The experimental setup involved training and testing models on the MetaSyn dataset, with a focus on nine RAG variants and a protocol-driven agent. The models were evaluated across retrieval, screening, and synthesis tasks, with metrics including Recall@K, precision, recall, F1, and expert-validated synthesis accuracy. Hyperparameters such as learning rate, embedding dimensions, and retrieval top-K thresholds were tuned via grid search. Cross-validation ensured robustness, and ablation studies examined the contribution of different model components. Expert annotations validated the model outputs, especially in the screening phase, where eligibility judgments are most challenging.

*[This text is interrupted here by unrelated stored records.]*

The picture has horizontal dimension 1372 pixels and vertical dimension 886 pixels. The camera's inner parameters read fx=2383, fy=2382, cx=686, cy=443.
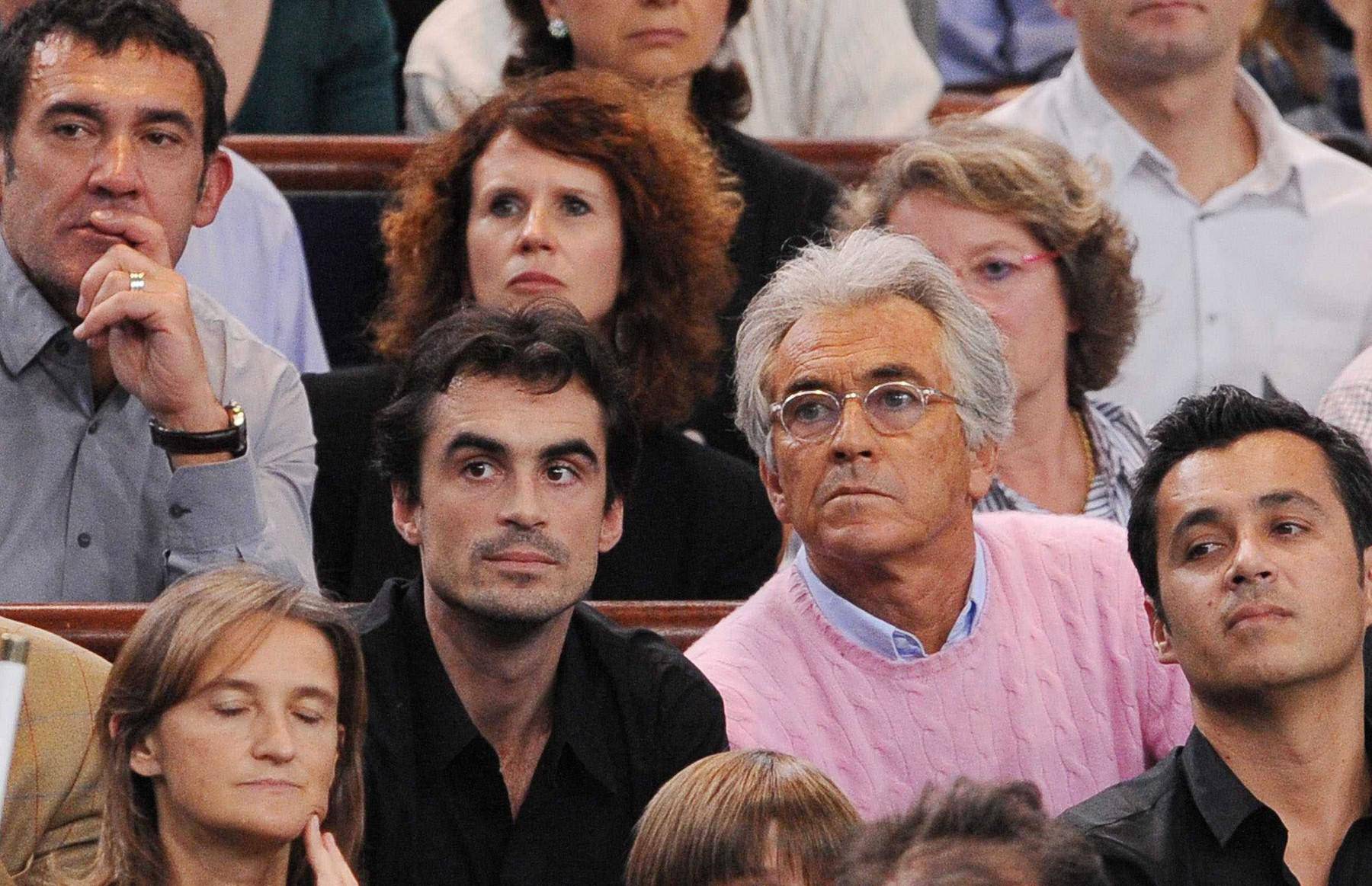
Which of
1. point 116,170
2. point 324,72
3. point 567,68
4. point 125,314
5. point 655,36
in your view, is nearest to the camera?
point 125,314

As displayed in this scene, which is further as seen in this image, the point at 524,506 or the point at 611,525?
the point at 611,525

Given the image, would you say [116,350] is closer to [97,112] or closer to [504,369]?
[97,112]

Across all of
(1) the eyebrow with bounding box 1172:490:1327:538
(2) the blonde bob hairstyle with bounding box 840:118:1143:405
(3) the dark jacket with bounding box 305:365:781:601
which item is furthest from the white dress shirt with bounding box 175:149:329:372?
(1) the eyebrow with bounding box 1172:490:1327:538

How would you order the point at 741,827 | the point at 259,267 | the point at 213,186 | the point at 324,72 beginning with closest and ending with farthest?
the point at 741,827 < the point at 213,186 < the point at 259,267 < the point at 324,72

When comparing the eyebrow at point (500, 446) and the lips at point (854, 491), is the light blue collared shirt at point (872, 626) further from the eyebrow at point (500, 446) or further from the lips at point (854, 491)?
the eyebrow at point (500, 446)

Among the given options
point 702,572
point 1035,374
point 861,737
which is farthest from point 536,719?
point 1035,374

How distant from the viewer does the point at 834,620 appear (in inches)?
98.3

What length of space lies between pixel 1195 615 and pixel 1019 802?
1.87 ft

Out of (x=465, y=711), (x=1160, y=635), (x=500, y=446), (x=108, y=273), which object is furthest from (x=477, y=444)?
(x=1160, y=635)

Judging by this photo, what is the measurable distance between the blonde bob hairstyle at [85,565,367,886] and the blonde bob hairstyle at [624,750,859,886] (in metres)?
0.29

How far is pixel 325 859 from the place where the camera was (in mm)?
2008

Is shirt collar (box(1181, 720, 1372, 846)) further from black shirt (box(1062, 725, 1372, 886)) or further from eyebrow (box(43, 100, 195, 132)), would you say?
eyebrow (box(43, 100, 195, 132))

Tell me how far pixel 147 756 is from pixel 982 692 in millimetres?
892

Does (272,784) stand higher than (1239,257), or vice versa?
(1239,257)
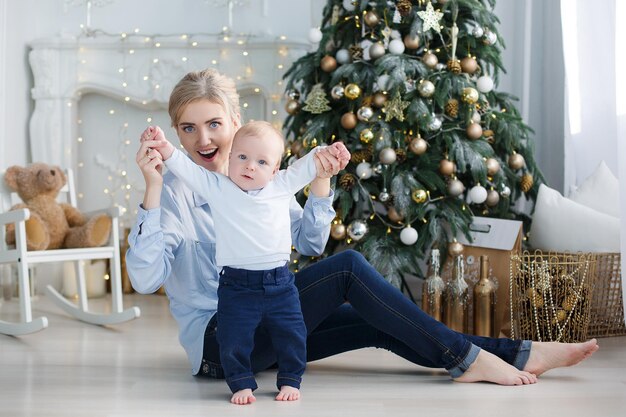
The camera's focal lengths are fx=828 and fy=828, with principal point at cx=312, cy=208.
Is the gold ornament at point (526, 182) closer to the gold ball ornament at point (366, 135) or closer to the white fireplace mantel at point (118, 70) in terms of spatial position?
the gold ball ornament at point (366, 135)

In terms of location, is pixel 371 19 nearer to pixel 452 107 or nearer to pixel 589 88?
pixel 452 107

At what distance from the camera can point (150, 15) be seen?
4.72 m

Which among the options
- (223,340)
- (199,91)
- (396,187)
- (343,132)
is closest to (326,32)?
(343,132)

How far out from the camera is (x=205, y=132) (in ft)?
7.35

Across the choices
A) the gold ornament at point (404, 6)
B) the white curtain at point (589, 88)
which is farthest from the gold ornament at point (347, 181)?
the white curtain at point (589, 88)

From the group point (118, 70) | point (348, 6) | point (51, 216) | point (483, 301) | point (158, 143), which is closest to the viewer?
point (158, 143)

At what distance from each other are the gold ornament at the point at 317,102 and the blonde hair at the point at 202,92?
1178 mm

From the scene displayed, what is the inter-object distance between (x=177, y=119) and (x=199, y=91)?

The experiments aimed to quantify the gap between retrieval recall and screening coverage, diagnose failure modes, and establish baseline performance levels for future improvements.

The models achieved high retrieval recall, with MA-Retriever reaching 90.9% at K=200, but the overall inclusion coverage in end-to-end pipelines was capped at 52.7%. Stage-wise analysis revealed that the primary bottleneck was in the screening phase, where models struggled to accurately discriminate PI/ECO-ineligible studies, especially in hard negative cases. The discrepancy between retrieval and screening performance underscores the need for more sophisticated eligibility reasoning modules. Expert validation confirmed that current models lack the nuanced understanding required for complex eligibility criteria, leading to significant false negatives and positives. These results highlight the importance of multi-stage evaluation and targeted model enhancements to bridge the performance gap.

The findings can be immediately applied to develop AI-assisted tools for systematic reviews in medicine, environmental science, and social sciences, enabling faster, more reliable literature screening. Such tools can assist researchers and clinicians by automating the initial search and eligibility assessment, reducing manual workload and increasing reproducibility. In the long term, integrating structured reasoning, multi-modal data, and domain knowledge into models could lead to fully automated meta-analysis pipelines, transforming evidence-based decision-making. These advancements would benefit regulatory agencies, healthcare providers, and policymakers by providing timely, high-quality syntheses of scientific evidence, ultimately accelerating scientific discovery and improving public health outcomes.

Current models are limited by their shallow understanding of complex eligibility criteria, often misclassifying studies that require multi-faceted reasoning. The dataset's reliance on PubMed restricts coverage of other important biomedical databases, affecting generalizability. Computational costs remain high, especially for long texts and multi-modal inputs, hindering scalability. Additionally, the manual annotation process, while rigorous, introduces potential biases and inconsistencies. Future work should focus on enhancing reasoning depth, expanding data sources, improving model efficiency, and developing explainability features to foster broader adoption.